Last week, of course, Obama dined with a dozen Republicans and called several more. This week, he’s meeting with both the Republican and Democratic caucuses in both the House and the Senate — not part of the routine for this president. All of these moves have come since the automatic spending cuts known as sequestration took effect March 1, after Obama and the GOP couldn’t agree on a substitute package.
Obama has talked a good game about bipartisanship before, but some folks on the Hill say this time might — might– be different, in part because of polls like this new one:
If President Barack Obama had piled up political capital with his impressive re-election, it’s largely gone.
His approval rating has dropped to the lowest level in more than a year, with more voters now turning thumbs down on his performance than thumbs up, according to a new McClatchy-Marist poll. The measure of how much people like him also has dropped.
He’s still vastly more popular than Congress, particularly congressional Republicans. But in the biggest political clash of the year — over the federal budget and how to curb deficits — voters split 44 percent to 42 percent between preferring Congress or Obama.
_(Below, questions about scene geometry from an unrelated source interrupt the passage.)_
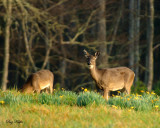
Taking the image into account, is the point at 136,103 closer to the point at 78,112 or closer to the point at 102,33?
the point at 78,112

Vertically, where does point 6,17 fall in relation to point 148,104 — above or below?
above

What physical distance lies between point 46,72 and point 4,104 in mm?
4902

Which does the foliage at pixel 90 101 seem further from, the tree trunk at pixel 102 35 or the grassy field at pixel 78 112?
the tree trunk at pixel 102 35

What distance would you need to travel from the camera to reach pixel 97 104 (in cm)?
859

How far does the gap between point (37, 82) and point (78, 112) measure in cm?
491

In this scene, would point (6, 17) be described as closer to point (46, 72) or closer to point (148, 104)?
point (46, 72)

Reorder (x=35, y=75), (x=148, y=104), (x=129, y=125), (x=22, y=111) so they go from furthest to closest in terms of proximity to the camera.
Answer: (x=35, y=75) < (x=148, y=104) < (x=22, y=111) < (x=129, y=125)

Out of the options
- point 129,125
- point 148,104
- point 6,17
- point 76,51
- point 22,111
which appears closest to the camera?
point 129,125

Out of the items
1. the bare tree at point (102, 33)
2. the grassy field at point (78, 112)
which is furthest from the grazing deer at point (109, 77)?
the bare tree at point (102, 33)

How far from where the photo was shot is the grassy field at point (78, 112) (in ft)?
23.1

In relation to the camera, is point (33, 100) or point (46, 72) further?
point (46, 72)

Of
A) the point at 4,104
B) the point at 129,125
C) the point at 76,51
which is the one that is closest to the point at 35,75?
the point at 4,104

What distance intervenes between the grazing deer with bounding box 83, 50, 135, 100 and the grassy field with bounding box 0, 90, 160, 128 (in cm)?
197

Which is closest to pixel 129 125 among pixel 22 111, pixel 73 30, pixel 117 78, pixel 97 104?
pixel 97 104
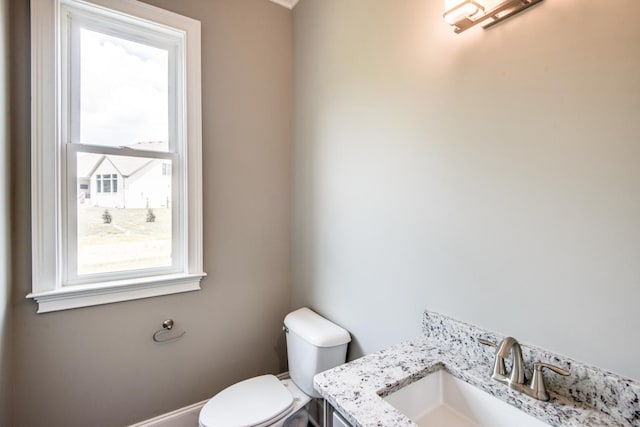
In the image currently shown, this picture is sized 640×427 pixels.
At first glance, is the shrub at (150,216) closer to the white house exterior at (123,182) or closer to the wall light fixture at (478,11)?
the white house exterior at (123,182)

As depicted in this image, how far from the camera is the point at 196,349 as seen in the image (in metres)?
1.75

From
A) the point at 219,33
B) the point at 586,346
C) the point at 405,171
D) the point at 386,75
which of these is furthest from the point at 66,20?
the point at 586,346

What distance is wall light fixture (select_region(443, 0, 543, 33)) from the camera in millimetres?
856

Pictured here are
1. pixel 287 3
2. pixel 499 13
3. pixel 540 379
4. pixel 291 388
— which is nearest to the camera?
pixel 540 379

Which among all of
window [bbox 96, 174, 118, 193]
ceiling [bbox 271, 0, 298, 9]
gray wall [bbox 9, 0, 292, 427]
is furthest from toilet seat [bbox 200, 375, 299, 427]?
ceiling [bbox 271, 0, 298, 9]

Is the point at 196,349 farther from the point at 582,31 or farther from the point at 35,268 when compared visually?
the point at 582,31

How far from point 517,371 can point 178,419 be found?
1.80 metres

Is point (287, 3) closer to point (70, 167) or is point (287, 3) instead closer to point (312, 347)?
point (70, 167)

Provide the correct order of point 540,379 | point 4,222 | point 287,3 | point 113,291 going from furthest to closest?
1. point 287,3
2. point 113,291
3. point 4,222
4. point 540,379

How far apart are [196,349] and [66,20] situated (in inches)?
74.0

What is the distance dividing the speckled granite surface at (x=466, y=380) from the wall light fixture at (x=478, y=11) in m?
1.01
The sky didn’t fall after sequestration (although lines to get into congressional office buildings today apparently were longer than usual due to budget cuts; I didn’t notice much of a difference flying out of Hartsfield-Jackson yesterday). As I suggested beforehand, the public reaction to the cuts was going to have a huge bearing on what happened next. If Americans really aren’t experiencing unbearable pain and blaming it on Congress, the president will be under more pressure to try to meet the GOP in the middle.
All the comments so far are very much hedged: The partisanship of the past few years means there’s limited trust on both sides. But Sen. Johnny Isakson offered an anecdote that reflects why some people wonder if this “charm initiative” (Isakson’s term) is different from previous ones.
“I’ve been here while he’s been president five years, and he’s called me three, four, maybe five times total, never over two minutes,” Isakson told me in his office Tuesday morning. “And this [phone call last week] was a 20-minute call, where he was letting me talk more than him.”
I asked Isakson what would indicate to him, when Obama meets with GOP senators Thursday, that the president is serious this time.
“I don’t want to oversimplify it, but — and I told him this on the phone — if you don’t put entitlements on the table, you’re never going to get your arms around the deficit and the growing debt,” he said. Specifically, Isakson wants to know if the president is prepared to negotiate about “formulas and eligibility” for Medicare — meaning who is covered, and to what extent — rather than just reducing reimbursements to doctors.
I’ll have more from Isakson and other Georgia members when time permits.